Buyrun, ben

Buyrun, ben

30 Eylül 2013

Gündelik şeyler yazısı


Bodrum'da günler nasıl mı geçiyor?
Güzel geçiyor :) Keyifli gerçekten bizim için çünkü okul maceramız başladı malum ve tam hız devam ediyoruz..
Bir doğum günü çılgınlığı var mesela... Bizim de bir parçası olduğumuz... Hemen hemen her hafta sonu bir doğum günü partisine katılıyoruz. Sosyalleşmek için süper fırsatlar, çocuklarımızın sınıf arkadaşlarının velileri ile tanışıp kaynaşıyoruz. İlk kez geldiğimiz bir şehirde edindiğim arkadaşlarımın çoğunu böyle edindim mesela :)
Bu partilerin bir kısmı kostümlü oluyor. Aşağıdaki resimdeki İspanyola kostümünü teyzesi Aycuş İspanya'dan almıştı (lütfen bu İspanya seyahatinin hikayesini linkten okuyun).. Ben de seve seve giydiriyorum bu kostümleri, heveslerini alsınlar, çocukluklarını yaşasınlar diye.

**Alıştırma koşulları**: Bodrum'daki gündelik hayatı anlatan metni, son cümlesinin ardından sürdürün. Sonraki verilerin metinle hiçbir ilgisi yoktur.

**Gösterilen bilgiler**:
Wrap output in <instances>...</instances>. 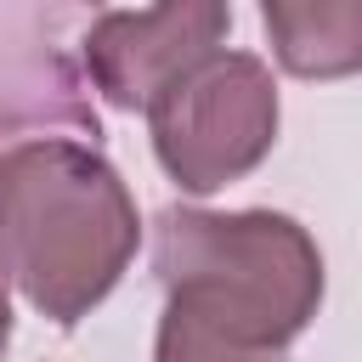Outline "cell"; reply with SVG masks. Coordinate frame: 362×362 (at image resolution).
Masks as SVG:
<instances>
[{
	"label": "cell",
	"mask_w": 362,
	"mask_h": 362,
	"mask_svg": "<svg viewBox=\"0 0 362 362\" xmlns=\"http://www.w3.org/2000/svg\"><path fill=\"white\" fill-rule=\"evenodd\" d=\"M141 243L124 175L74 136H28L0 153V272L57 328L90 317Z\"/></svg>",
	"instance_id": "1"
},
{
	"label": "cell",
	"mask_w": 362,
	"mask_h": 362,
	"mask_svg": "<svg viewBox=\"0 0 362 362\" xmlns=\"http://www.w3.org/2000/svg\"><path fill=\"white\" fill-rule=\"evenodd\" d=\"M153 272L170 305L277 356L322 305V249L283 209L170 204L153 215Z\"/></svg>",
	"instance_id": "2"
},
{
	"label": "cell",
	"mask_w": 362,
	"mask_h": 362,
	"mask_svg": "<svg viewBox=\"0 0 362 362\" xmlns=\"http://www.w3.org/2000/svg\"><path fill=\"white\" fill-rule=\"evenodd\" d=\"M277 119V79L255 51H215L147 107L153 153L164 175L192 198L243 181L272 153Z\"/></svg>",
	"instance_id": "3"
},
{
	"label": "cell",
	"mask_w": 362,
	"mask_h": 362,
	"mask_svg": "<svg viewBox=\"0 0 362 362\" xmlns=\"http://www.w3.org/2000/svg\"><path fill=\"white\" fill-rule=\"evenodd\" d=\"M232 28L226 0H153L147 11H107L85 34L90 85L130 113H147L175 79L221 51Z\"/></svg>",
	"instance_id": "4"
},
{
	"label": "cell",
	"mask_w": 362,
	"mask_h": 362,
	"mask_svg": "<svg viewBox=\"0 0 362 362\" xmlns=\"http://www.w3.org/2000/svg\"><path fill=\"white\" fill-rule=\"evenodd\" d=\"M272 57L294 79L362 74V0H260Z\"/></svg>",
	"instance_id": "5"
},
{
	"label": "cell",
	"mask_w": 362,
	"mask_h": 362,
	"mask_svg": "<svg viewBox=\"0 0 362 362\" xmlns=\"http://www.w3.org/2000/svg\"><path fill=\"white\" fill-rule=\"evenodd\" d=\"M153 362H283V356L260 351V345H243L226 328H215V322L164 300V317H158V334H153Z\"/></svg>",
	"instance_id": "6"
},
{
	"label": "cell",
	"mask_w": 362,
	"mask_h": 362,
	"mask_svg": "<svg viewBox=\"0 0 362 362\" xmlns=\"http://www.w3.org/2000/svg\"><path fill=\"white\" fill-rule=\"evenodd\" d=\"M11 345V283H6V272H0V351Z\"/></svg>",
	"instance_id": "7"
}]
</instances>
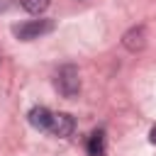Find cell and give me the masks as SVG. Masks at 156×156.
Listing matches in <instances>:
<instances>
[{"label": "cell", "instance_id": "1", "mask_svg": "<svg viewBox=\"0 0 156 156\" xmlns=\"http://www.w3.org/2000/svg\"><path fill=\"white\" fill-rule=\"evenodd\" d=\"M54 20H29L24 24H17L12 27V34L20 39V41H32V39H39L49 32H54Z\"/></svg>", "mask_w": 156, "mask_h": 156}, {"label": "cell", "instance_id": "2", "mask_svg": "<svg viewBox=\"0 0 156 156\" xmlns=\"http://www.w3.org/2000/svg\"><path fill=\"white\" fill-rule=\"evenodd\" d=\"M56 88L63 98H76L78 90H80V76H78V68L76 66H61L58 73H56Z\"/></svg>", "mask_w": 156, "mask_h": 156}, {"label": "cell", "instance_id": "3", "mask_svg": "<svg viewBox=\"0 0 156 156\" xmlns=\"http://www.w3.org/2000/svg\"><path fill=\"white\" fill-rule=\"evenodd\" d=\"M73 129H76V119L68 112H54V119H51V127H49V132L54 136L66 139V136L73 134Z\"/></svg>", "mask_w": 156, "mask_h": 156}, {"label": "cell", "instance_id": "4", "mask_svg": "<svg viewBox=\"0 0 156 156\" xmlns=\"http://www.w3.org/2000/svg\"><path fill=\"white\" fill-rule=\"evenodd\" d=\"M27 119H29V124H32L34 129H39V132H49L51 119H54V112H51V110H46L44 105H37V107H32V110H29Z\"/></svg>", "mask_w": 156, "mask_h": 156}, {"label": "cell", "instance_id": "5", "mask_svg": "<svg viewBox=\"0 0 156 156\" xmlns=\"http://www.w3.org/2000/svg\"><path fill=\"white\" fill-rule=\"evenodd\" d=\"M122 44H124V49H129V51L144 49V44H146V32H144V27H132V29L122 37Z\"/></svg>", "mask_w": 156, "mask_h": 156}, {"label": "cell", "instance_id": "6", "mask_svg": "<svg viewBox=\"0 0 156 156\" xmlns=\"http://www.w3.org/2000/svg\"><path fill=\"white\" fill-rule=\"evenodd\" d=\"M88 156H105V132L102 129H95L90 136H88Z\"/></svg>", "mask_w": 156, "mask_h": 156}, {"label": "cell", "instance_id": "7", "mask_svg": "<svg viewBox=\"0 0 156 156\" xmlns=\"http://www.w3.org/2000/svg\"><path fill=\"white\" fill-rule=\"evenodd\" d=\"M20 5H22L27 12H32V15H41V12L51 5V0H20Z\"/></svg>", "mask_w": 156, "mask_h": 156}, {"label": "cell", "instance_id": "8", "mask_svg": "<svg viewBox=\"0 0 156 156\" xmlns=\"http://www.w3.org/2000/svg\"><path fill=\"white\" fill-rule=\"evenodd\" d=\"M149 141H151V144H156V124H154V127H151V132H149Z\"/></svg>", "mask_w": 156, "mask_h": 156}]
</instances>
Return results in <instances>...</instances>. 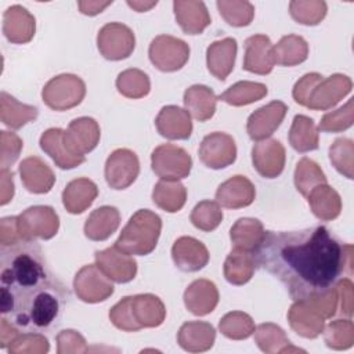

**Alıştırma sonucu**:
 

Bu da Damla'nın kendi doğum günü partisinden bir kare:
 
 
Başka bir doğum günü partisinden bir kare:

 

Bir de spor / faaliyet çılgınlığı söz konusu. Geçen sene, bizi ve kızımızı çok yoran bazı denemelerimiz oldu. Piyano (ki birkaç yıldır devam ediyordu aslında), bale (okulda kulüpte), basketbol (okulda kulüpte), drama, halk oyunları (okulda)... Bunların hepsinde çok mutlu oldu, sahneye çıktı (ki tam bir sahne çocuğu aslında kendisi - inanılmaz mutlu), seviyor. Ama git geller esnasında yıprandık. Yol bitmedi, hazırlıklar bitmedi, gösteriler bitmedi.. Dört ayrı gösteriye çıktı sonunda.. Bu spor çalışmalarının da hepsi yarım kaldı en nihayetinde.
En sonunda biz babasıyla bir karar verdik, bir tek spor yapsın ama onu uzun yıllar yapsın. Bodrum'da olmamızın avantajını kullanalım diyerek, denesin bakalım deyip yelkene verdik bu yaz Damla'yı.
Gördüğümüz kadarıyla sevdi, sebat etti, devam etti. Söylenmeden gitti geldi. Böylelikle de kışın da tek faaliyet olarak yelkene devam etmesini düşündük. Bakalım böyle ne olacak.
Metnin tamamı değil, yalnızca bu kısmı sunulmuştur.